Copy each of the rows below word for word, omitting the pictures.

::: RECORDS SHOWN :::

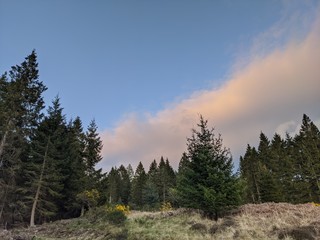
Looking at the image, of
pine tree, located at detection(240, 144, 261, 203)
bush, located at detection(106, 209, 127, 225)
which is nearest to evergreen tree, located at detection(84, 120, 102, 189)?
bush, located at detection(106, 209, 127, 225)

:::

FULL OUTPUT
Looking at the image, of
pine tree, located at detection(240, 144, 261, 203)
bush, located at detection(106, 209, 127, 225)
which is nearest to evergreen tree, located at detection(84, 120, 102, 189)?
bush, located at detection(106, 209, 127, 225)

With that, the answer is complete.